I let the radio rest on the table. “Do we know who lives there? One thirty-five is about Toby Romero’s place, isn’t it?” It was dark outside, and I tried to imagine what Vanessa Davila might be doing, thinking that she could get away with something as stupid as residential burglary.
“She’s still inside,” Pasquale’s voice said. “Do you want me to move in?”
“That’s negative,” Sergeant Torrez’s voice barked before I had a chance to move my hand. “Stay put. We want to know what she’s up to. I’m working my way around there. She isn’t going anywhere.”
“Bob,” I said, keying the mike, “is that Toby Romero’s place?”
“Affirmative.”
“What the hell is she doing?” I said to Estelle, but she just shook her head.
“There’s a light on inside now,” Pasquale said, his voice hushed.
None of the rest of us responded.
The seconds ticked away, and I could measure their frequency against my pulse, two heartbeats for every tick of the second hand.
34
“The light went out.” I could hear the tension in Patrolman Thomas Pasquale’s voice, and I could imagine him hunched over the steering wheel, eyes locked on target, knuckles of his right hand turning white on the microphone.
I had felt that same rush of adrenaline myself, hundreds—maybe thousands—of times. This time, I sat at my kitchen table staring at a black handheld radio, like an old man listening to a favorite baseball game.
“She’s at the window,” Pasquale said, his voice hushed into a hoarse whisper.
I glanced up at Estelle. “You want to take a stroll through the woods and go over and have a look?”
Her smile was sympathetic.
“P.D., three-oh-eight is entering Escondido from the east.”
“Hold back, three-oh-eight.
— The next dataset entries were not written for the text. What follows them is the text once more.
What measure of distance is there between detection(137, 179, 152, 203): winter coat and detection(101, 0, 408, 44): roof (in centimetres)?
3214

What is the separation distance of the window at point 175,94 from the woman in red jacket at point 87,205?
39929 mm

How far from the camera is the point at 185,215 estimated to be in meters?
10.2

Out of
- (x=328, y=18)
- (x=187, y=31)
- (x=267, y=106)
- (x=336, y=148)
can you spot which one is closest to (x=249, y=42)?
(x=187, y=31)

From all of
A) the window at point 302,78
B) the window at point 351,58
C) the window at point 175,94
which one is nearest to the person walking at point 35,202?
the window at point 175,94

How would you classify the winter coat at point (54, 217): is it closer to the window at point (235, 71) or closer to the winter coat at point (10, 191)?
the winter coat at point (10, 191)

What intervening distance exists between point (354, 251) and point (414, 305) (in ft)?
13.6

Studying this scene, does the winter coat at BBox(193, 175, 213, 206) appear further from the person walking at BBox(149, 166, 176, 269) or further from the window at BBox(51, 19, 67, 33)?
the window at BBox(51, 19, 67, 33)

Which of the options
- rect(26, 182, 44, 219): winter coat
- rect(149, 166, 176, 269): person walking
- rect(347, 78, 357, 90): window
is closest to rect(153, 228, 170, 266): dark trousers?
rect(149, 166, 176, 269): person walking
If she hears you, she’ll run.”
“Ten-four.”
I could easily enough imagine Vanessa Davila outrunning me…but I couldn’t imagine her losing either Thomas Pasquale or Robert Torrez.
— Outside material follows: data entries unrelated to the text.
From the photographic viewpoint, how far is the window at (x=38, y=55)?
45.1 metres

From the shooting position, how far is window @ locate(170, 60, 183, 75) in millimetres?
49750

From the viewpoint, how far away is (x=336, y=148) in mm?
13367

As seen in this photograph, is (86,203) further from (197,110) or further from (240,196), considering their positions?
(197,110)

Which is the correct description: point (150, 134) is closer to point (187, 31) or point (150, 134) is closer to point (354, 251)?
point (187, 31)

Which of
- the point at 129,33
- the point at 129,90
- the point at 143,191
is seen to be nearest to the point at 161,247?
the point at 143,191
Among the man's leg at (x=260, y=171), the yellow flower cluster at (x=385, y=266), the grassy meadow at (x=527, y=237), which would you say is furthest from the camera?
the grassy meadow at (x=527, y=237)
“P.D., can you see her yet?” I asked and released the switch.
“Negative.”
I looked at Estelle. “There’s a streetlight there somewhere,” I said.
“Posadas, she’s coming through the window right now. It looks like she’s got something in her hand. It could be a gun.” There was a moment’s hesitation. “That’s what it is. She’s putting it under her coat.”
I cursed and jumped to my feet. I could picture several ways that a confrontation between an armed Thomas Pasquale and an armed Vanessa Davila could turn out, and any one of them was enough to give me the willies.
“P.D., hold back and see if she’s heading toward her trailer. Three-oh-eight, did you copy that?”
“Ten-four, 310.”
“Thomas,” I said, hoping that switching to his name would snuff out any chance of error, “do not approach her, do you understand?”
“Ten-four. It is a handgun. I saw it clearly just a few seconds ago.”
“All right, hang back. Don’t do a thing. Now listen, Thomas,” and I realized I was pressing my nose into the speaker face of the handheld. “If she goes to her trailer, just let her go, do you understand?”
“Ten-four.” He sounded disappointed.
“If she goes anywhere else, we’ll handle it at that time. Do you copy?”
“Ten-four.”
“And three ten,” Torrez said, “I’m going to swing around and get myself on the north side of the interstate on Grande, in case she decides to head downtown.”
“Ten-four,” I said. I looked over at Estelle. “Vanessa Davila with a gun,” I said in wonder.